▶ **Required tasks**
[1] List every line of the records that contains the string "measured".
[2] Extend the forum post about writing Instruction List logic in Tachyon Forth, picking up right after its final sentence.

▶ **Article**
-- Start --

It seems the braces in the Instruction List carry an implied stack ?

; Instruction list coded
   AND(
       OR  I0.1
       OR  I0.2
      )
   AND(
       OR I0.5
       OR I0.6
       )
   AND I2.0
   AND I2.5
   = Q2.3

; Algebraic coded this is 
 Q2.3 =  I2.0 AND I2.5 AND (I0.1 OR  I0.2) AND (I0.5 OR I0.6)

This link  http://users.isr.ist.utl.pt/~pjcro/courses/api0809/docs/API_I_C3_IL.pdf
has a slightly different style, and I think this is also equivalent to the above 

   AND(
       LD  I0.1
       OR  I0.2
      )
   AND(
       LD I0.5
       OR I0.6
       )
   AND I2.0
   AND I2.5
   ST  Q2.3

Peter Jakacki · 2012-07-26 00:32

jmg wrote: »

If you were to take an example from here, for all Boolean variables (aka pins)
http://www.automation-course.com/branching-in-il/
which links from
http://en.wikipedia.org/wiki/Instruction_list

shown below, and coded that in TACHYON, what would the result look like ?
It seems the braces in the Instruction List carry an implied stack ?

The thing with Forth is that you can tailor the way it compiles to suit your style or application. In this case I have added or modified a couple of words which would eventually be part of the kernel anyway. Following this I set the number base to octal to allow the port numbering system to be used where the last digit I assume is from 0..7, so it's octal. So if I interpreted the instructions correctly they could look like this example where I have spread the statement over a few lines and named it as well.

-- End --

Scene-based reasoning records:

-- Start --

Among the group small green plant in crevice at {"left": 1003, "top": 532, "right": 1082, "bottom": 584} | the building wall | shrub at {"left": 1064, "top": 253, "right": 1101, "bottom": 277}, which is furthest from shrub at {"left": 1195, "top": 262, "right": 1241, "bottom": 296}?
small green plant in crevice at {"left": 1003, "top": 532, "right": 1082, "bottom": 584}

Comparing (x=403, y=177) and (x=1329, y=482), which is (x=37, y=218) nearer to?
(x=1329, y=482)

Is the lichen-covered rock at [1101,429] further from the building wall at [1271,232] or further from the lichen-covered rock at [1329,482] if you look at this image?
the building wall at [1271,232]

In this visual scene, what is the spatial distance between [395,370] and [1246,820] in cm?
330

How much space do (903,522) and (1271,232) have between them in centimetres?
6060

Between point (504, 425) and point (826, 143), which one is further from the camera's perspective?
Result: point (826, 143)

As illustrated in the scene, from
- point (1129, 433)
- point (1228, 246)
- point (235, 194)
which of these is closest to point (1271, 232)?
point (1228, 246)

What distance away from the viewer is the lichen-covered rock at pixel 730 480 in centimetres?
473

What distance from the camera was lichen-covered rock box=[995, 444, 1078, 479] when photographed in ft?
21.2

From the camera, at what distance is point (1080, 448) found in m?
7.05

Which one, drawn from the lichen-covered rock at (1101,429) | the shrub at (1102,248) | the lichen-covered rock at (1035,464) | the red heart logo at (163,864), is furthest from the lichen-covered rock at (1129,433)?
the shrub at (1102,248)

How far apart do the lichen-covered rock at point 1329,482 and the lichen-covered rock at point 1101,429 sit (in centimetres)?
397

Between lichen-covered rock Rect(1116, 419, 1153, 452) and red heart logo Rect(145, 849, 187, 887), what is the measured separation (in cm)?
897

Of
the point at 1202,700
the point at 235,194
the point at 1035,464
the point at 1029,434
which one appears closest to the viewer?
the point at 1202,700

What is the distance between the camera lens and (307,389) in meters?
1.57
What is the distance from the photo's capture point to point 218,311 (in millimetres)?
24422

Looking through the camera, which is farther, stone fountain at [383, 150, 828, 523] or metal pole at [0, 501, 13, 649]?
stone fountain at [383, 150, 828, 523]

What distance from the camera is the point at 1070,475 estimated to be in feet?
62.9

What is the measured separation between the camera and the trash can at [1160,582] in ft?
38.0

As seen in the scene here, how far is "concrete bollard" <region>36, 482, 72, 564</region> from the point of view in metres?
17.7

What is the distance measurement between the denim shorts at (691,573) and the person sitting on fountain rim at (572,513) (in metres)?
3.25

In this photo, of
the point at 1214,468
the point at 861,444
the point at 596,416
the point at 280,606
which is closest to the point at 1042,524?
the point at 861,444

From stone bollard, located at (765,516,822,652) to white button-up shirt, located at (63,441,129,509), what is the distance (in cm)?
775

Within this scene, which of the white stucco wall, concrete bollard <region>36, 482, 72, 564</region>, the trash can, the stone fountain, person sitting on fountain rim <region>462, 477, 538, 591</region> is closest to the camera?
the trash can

-- End --

▶ **Results for each task**
[1]
Between lichen-covered rock Rect(1116, 419, 1153, 452) and red heart logo Rect(145, 849, 187, 887), what is the measured separation (in cm)?
What is the measured separation between the camera and the trash can at [1160,582] in ft?

[2]
STL doesn't look like it's using a stack from the programmers perspective at least, interally it may but with a lot of these compilers the syntax is very rigid.

\ Let's define a couple of general-purpose extensions 
: IN  ( bit -- ) MASK P@ AND 0<> ;
: OUT    ( state pin -- )  px ;

\ change number base to octal to enhance readability of port numbering
8 BASE C!  

\ Now code the example
: PLC_DEMO
  0.1 IN 0.2 IN OR
  0.5 IN 0.6 IN OR
  AND
  2.0 IN AND 2.5 IN AND 
  2.3 OUT
;

jmg · 2012-07-26 14:40

Thanks.

Peter Jakacki wrote: »

STL doesn't look like it's using a stack from the programmers perspective at least, interally it may but with a lot of these compilers the syntax is very rigid.

I did find some more info that mentions stack here,

http://claymore.engineer.gvsu.edu/~jackh/books/plcs/chapters/plc_il.pdf

An important concept in this programming language is the stack. (Note: if you use a calculator
with RPN you are already familiar with this.)

and I think they mean the brackets are an inferred/hidden stack, not quite the explicit stack of forth.

Peter Jakacki · 2012-07-27 01:43

The current version appears to be working well although I still have to build in a SAVE feature for backing-up downloaded user code for full auto-restore and run. But that will come soon. For now I have uploaded to youtube a short video where I load in some Forth code into a Prop board running Tachyon and show how well this bytecode handles bitmapped VGA without resorting to a GPU cog.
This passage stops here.